Gabriel Mac Namarra vint les rejoindre, flottant sur le dos, les mains sur le ventre et se déplaçant par un mouvement de jambes, comme s’il nageait.

— Nous avons peut-être réussi là une grosse bêtise ! déclara-t-il avec un grand sourire.

Il éclata de son énorme rire qui pour une fois ne se termina pas en toux. Puis il ajouta, comme s’il se répondait à lui-même :

— Il n’y a qu’en persévérant que nous le saurons. De toute façon, nous crèverons tous un jour, autant nous livrer à quelques expériences qui sortent de l’ordinaire.

Il tira de sa combinaison une flasque d’alcool.

— Je sais que c’est interdit, mais ce sont des amis qui le distillent, et puis après toutes les émotions vécues jusqu’ici, nous pouvons nous relâcher un peu.

Il ne put s’empêcher lui aussi de faire tourner le chat en suspension qui cette fois, par sa manière de miauler, fit comprendre qu’il en avait assez et que, si cela continuait, il grifferait le prochain qui lui toucherait un poil. L’industriel eut alors l’idée de verser dans l’air une goutte d’alcool qui forma une petite boule transparente orange. Le chat, intrigué, se démena pour la rejoindre. À peine l’eut-il touchée que la boule d’alcool éclata en sphères tremblantes, au grand émerveillement du félin qui découvrait un nouveau jeu.

— Je préfère attendre que la voile soit déployée et que le tube tourne, dit Yves en désignant la bouteille. Je n’aime pas fêter la victoire alors que la bataille n’est pas terminée.

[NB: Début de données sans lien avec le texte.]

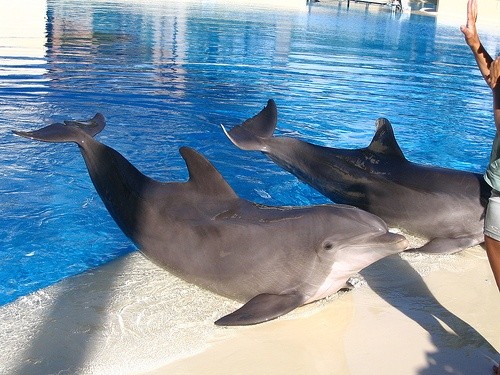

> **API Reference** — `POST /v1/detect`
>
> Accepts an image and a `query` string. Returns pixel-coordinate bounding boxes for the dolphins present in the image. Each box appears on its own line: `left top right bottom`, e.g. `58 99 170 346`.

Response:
12 113 408 326
221 99 492 255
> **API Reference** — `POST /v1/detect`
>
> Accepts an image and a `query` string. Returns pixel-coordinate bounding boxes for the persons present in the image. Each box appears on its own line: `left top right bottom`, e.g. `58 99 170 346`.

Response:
460 0 500 375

Élisabeth et Gabriel hésitèrent puis, se souvenant qu’Yves était l’initiateur du projet, ils ne voulurent pas le contredire.

L’industriel observait avec amusement le chat qui maintenant poursuivait les boules d’alcool comme autant de proies.

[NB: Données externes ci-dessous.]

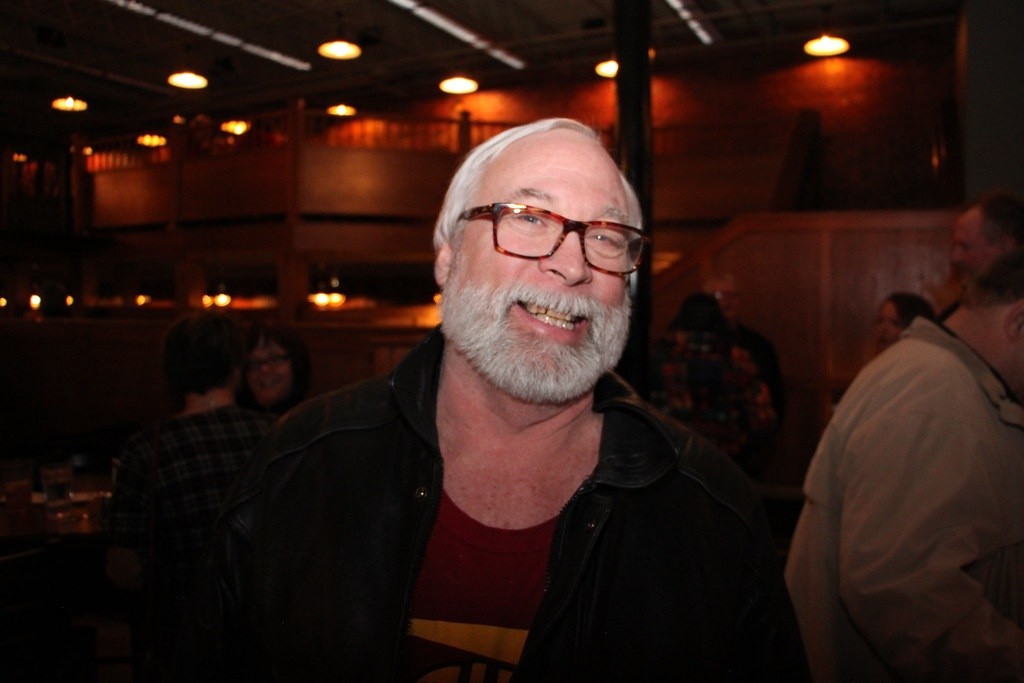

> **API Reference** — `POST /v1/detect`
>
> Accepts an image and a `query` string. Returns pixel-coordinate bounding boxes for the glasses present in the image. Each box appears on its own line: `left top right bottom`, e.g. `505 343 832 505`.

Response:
249 354 290 369
455 202 650 274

— Je me demande si ce chat n’est pas complètement débile, énonça la navigatrice.

Élisabeth constata que les batteries solaires étaient chargées. Elle activa les moteurs de déploiement des voiles en les réglant sur la puissance minimum.

Sur les écrans vidéo de contrôle extérieur ils pouvaient distinguer la voile gauche qui commençait à se dégager comme un fin foulard argenté sortant de la main d’un magicien.